■ **Document section**:

.....

Add FP8 KVCache support
What does this PR do?
This PR introduces support for FP8 KV Cache in Text Generation Inference (TGI), significantly enhancing performance and memory efficiency on both Nvidia and AMD GPUs. By quantizing the KV cache to 8-bit floating point (FP8) formats, we can greatly reduce the memory footprint, leading to faster and more scalable text generation.
Hardware Compatibility:
- Nvidia GPUs: Supports both FP8E4M3 and FP8E5M2 (TODO: Need VLLM update).
- AMD GPUs: Supports FP8E4M3.
Example Usage:
text-generation-launcher --model-id <model_id> --kv-cache-dtype fp8/fp8_e5m2
KV cache scaling factors should be included in the FP16 checkpoint for E4M3 format to maintain accuracy. Default scaling factor is set to 1.0 if not provided, which may lead to accuracy loss.
Checkpoint Structure for KV Scales:
The FP8 KV cache scaling factors are specified through the .kv_scale parameter in the attention module
model.layers.0.self_attn.kv_scale < F32
model.layers.1.self_attn.kv_scale < F32
This follows a structure proposed in vllm - https://docs.vllm.ai/en/stable/quantization/fp8.html#fp8-checkpoint-structure-explanation
When providing .kv_scale in model, the config should specify proper kv_cache_torch_dtype used to generate scales (float8_e4m3fn or float8_e4m3fnuz).

.....

■ **Task list**:
1. In the FP8 KV cache pull request description, condense the paragraph beginning "This PR introduces support for FP8 KV Cache" into a short bulleted list that keeps its main facts.
2. Write what comes next in the FP8 KV cache pull request description, starting right after its final sentence about the kv_cache_torch_dtype setting.

■ **Records**:

.....

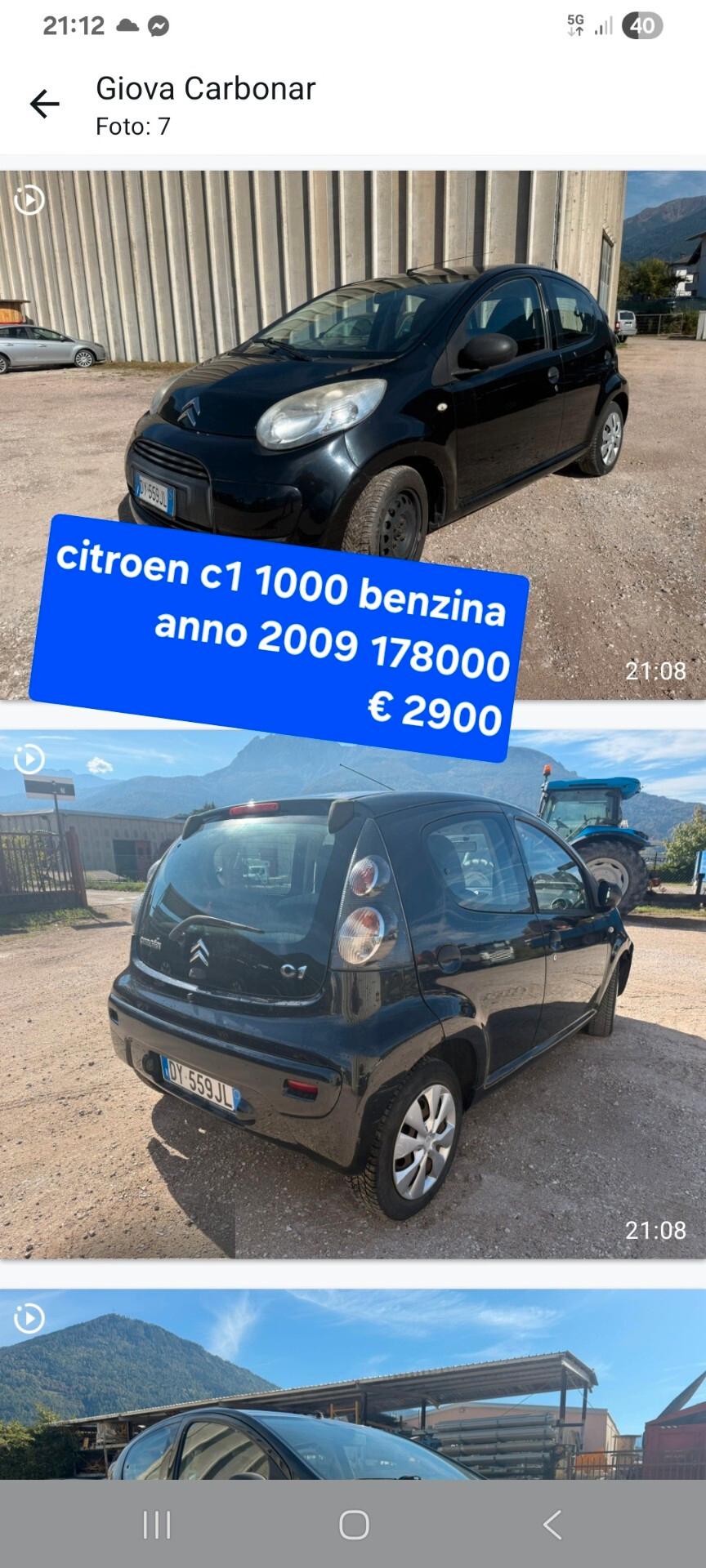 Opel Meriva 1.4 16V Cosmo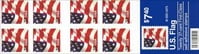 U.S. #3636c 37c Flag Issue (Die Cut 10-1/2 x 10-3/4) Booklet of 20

.....

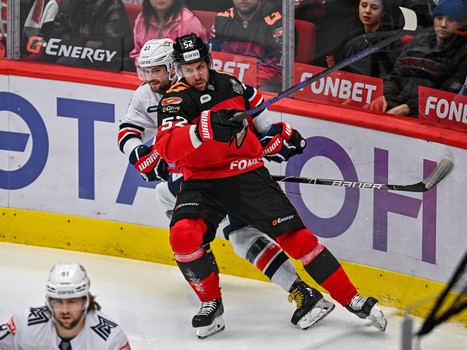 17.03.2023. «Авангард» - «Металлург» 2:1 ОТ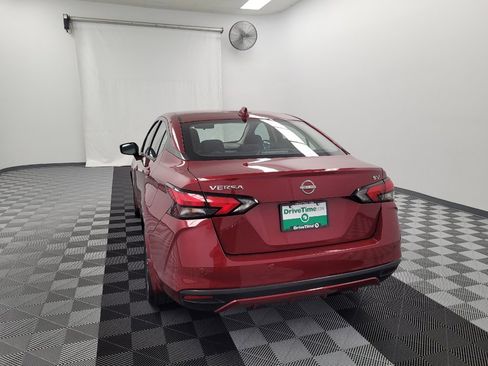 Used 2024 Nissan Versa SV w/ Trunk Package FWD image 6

.....

■ **Task-by-task answers**:
1.
- Adds FP8 KV cache support to Text Generation Inference (TGI).
- Improves performance and memory efficiency on Nvidia and AMD GPUs.
- Quantizes the KV cache to 8-bit floating point (FP8) formats, which greatly reduces the memory footprint.
- Results in faster, more scalable text generation.

2.
Currently, users need to extract the KV scales from FP8 checkpoint and add to the FP16 model. A helper script is provided in the PR for the same.
Sample Models with KV scales: Models with FP8 KV Cache
Todos:
- [x] Documentation
- [ ] Tests
- [ ] Update VLLM for CUDA to support E5M2. @Narsil could you help with this!
- [ ] Only supports LLAMA, will update same for other models in this or other PRs
Happy to help with the rebase btw.
Thanks for the review @Narsil @fxmarty I will rebase and address the comments.
Regarding the format for loading the FP8 scales:
VLLM offers two methods:
-
quantization-param-path: This uses a JSON file (kv_cache_scales.json) containing per-tensor scaling factors for each layer. Example can be found here. This file is generated using the Nvidia AMMO quantizer available here.
-
Direct loading from checkpoints: This method has been introduced in one of the recent PRs and is located here.
VLLM intends to deprecate the quantization-param-path method soon, favoring the use of checkpoints for loading scales. Therefore, I would update our approach to also load scales using checkpoints.
Thanks for the review @Narsil @fxmarty I will rebase and address the comments.
Regarding the format for loading the FP8 scales:
VLLM offers two methods:
- quantization-param-path: This uses a JSON file (kv_cache_scales.json) containing per-tensor scaling factors for each layer. Example can be found here. This file is generated using the Nvidia AMMO quantizer available here.
- Direct loading from checkpoints: This method has been introduced in one of the recent PRs and is located here.
VLLM intends to deprecate the
quantization-param-pathmethod soon, favoring the use of checkpoints for loading scales. Therefore, I would update our approach to also load scales using checkpoints.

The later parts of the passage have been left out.